# Suspension is simply connected if $X$ is path connected

The suspension of a path connected topological space is simply connected.

I have questions about the following proof:

Note that $$\Sigma X = X \times I / ( X \times \partial I \cup \{x_0\} \times I )$$, where $$x_0$$ is assumed to be the base point of $$X$$ and $$\partial I = \{0,1\}$$.

Taking any loop $$f: [0,1] \to \Sigma X$$, one can define the following homotopy: $$H(x, t) = [(f(x), 1-t)]$$ where for any $$\alpha \in X \times I$$, $$[\alpha]$$ denotes its equivalence class in $$\Sigma X$$.
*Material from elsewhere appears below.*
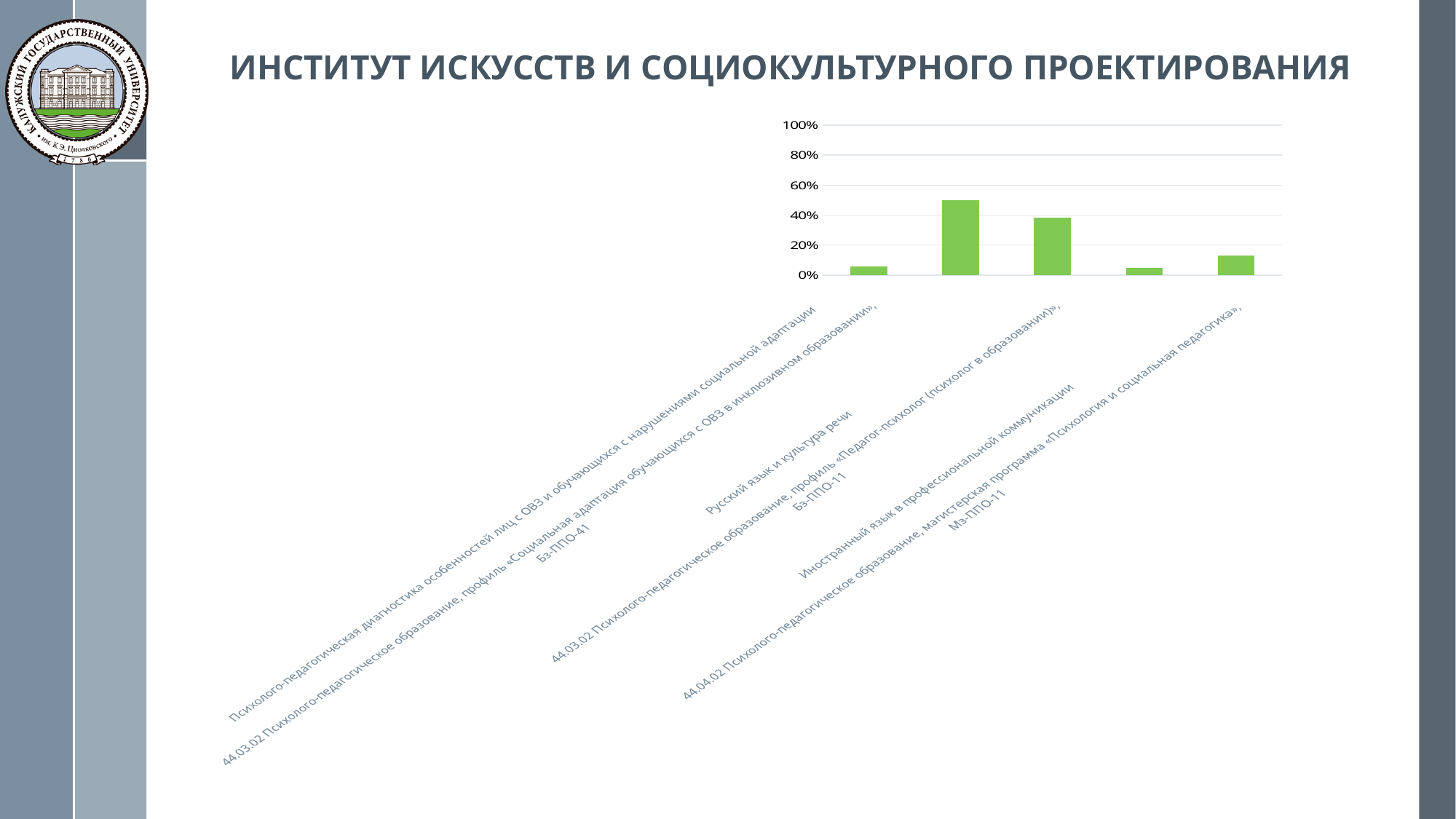
What colour are the bars in the chart? green Is the value of the fifth bar from the left greater or less than 20%? less What kind of chart is shown on the slide? bar chart Which is larger, the second bar or the third bar from the left? the second bar Is the value of the second bar from the left greater or less than 40%? greater How many bars are plotted in the chart? 5 Which bar is the tallest in the chart, counting from the left? the second bar Is the value of the fourth bar from the left greater or less than 20%? less What is the highest value shown on the vertical axis of the chart? 100% Which is larger, the fifth bar or the fourth bar from the left? the fifth bar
Use the universal property of quotient spaces to show that this map is continuous, and check that it is also a homotopy. This will show that every loop is homotopic to the constant loop, and thus, $$\pi_1(X) = 0$$. As for connectedness of $$\Sigma X$$, just note that $$X$$ is connected, so $$X \times I$$ is connected, and quotients of connected spaces are connected, therefore $$\Sigma X$$ is connected.

Why is this $$H$$ a homotopy between a loop $$f$$ and the constant loop? We have $$H_0(x)=[(f(x),1)]$$ which is always the same point for all $$x$$ by the definition of the suspension. So it is constant. Same for $$H_1(x)$$. However, I don't understand how this helps us. For showing simple connectedness, we must show $$\pi_1(\Sigma X,z)=1 \, \forall z\in \Sigma X$$. So take an arbitrary $$z=(x,i) \in \Sigma X$$. Then we need that a loop $$f$$ with basepoint $$z$$ is homotop to $$c_z$$ where $$c_z$$ is the constant loop on $$z$$. But $$H_0(x)$$ is not constant on $$z$$, it is constant on one of the endings of the suspension. Also, for having a homotopy between $$f$$ and $$c_z$$, we would need $$H_1(x)=f(x)$$, which also isn't the case. Both $$H_0$$ and $$H_1$$ are constant loops on the endings of the suspension.

• Honestly I don't understand the definition of $H$ at all. $f(x)$ is already an element of $\Sigma X$. Then what is $[(f(x),1-t)]$ supposed to mean? Where did you get that proof from? Commented May 24, 2023 at 21:54
• I think the standard proof would use the Seifert-Van Kampen theorem. Commented May 24, 2023 at 23:04

Another problem is that you consider the reduced suspension of a pointed sapce $$(X,x_0)$$. For the unreduced suspension there is a fairly simple proof based on the Seifert - van Kampen theorem. See my answer to Fundamental group of the $m$-fold suspension of a finite discrete space. Unfortunately this proof does not work for the reduced suspension.
If $$(X,x_0)$$ is well-pointed (which means that the inclusion $$\{ x_0\} \to X$$ is a cofibration), then it is well-known that the quotient map from the unreduced to the reduced suspension is a homotopy equivalence. Thus for a well-pointed path connected $$(X,x_0)$$ the reduced suspension is simply connected.
I do not know whether this is true also for non-well-pointed $$(X,x_0)$$. The other answer to Simply connected reduced suspension on path connected X invokes the Freudenthal suspesnsion theorem, but this only applies to pointed CW-complexes.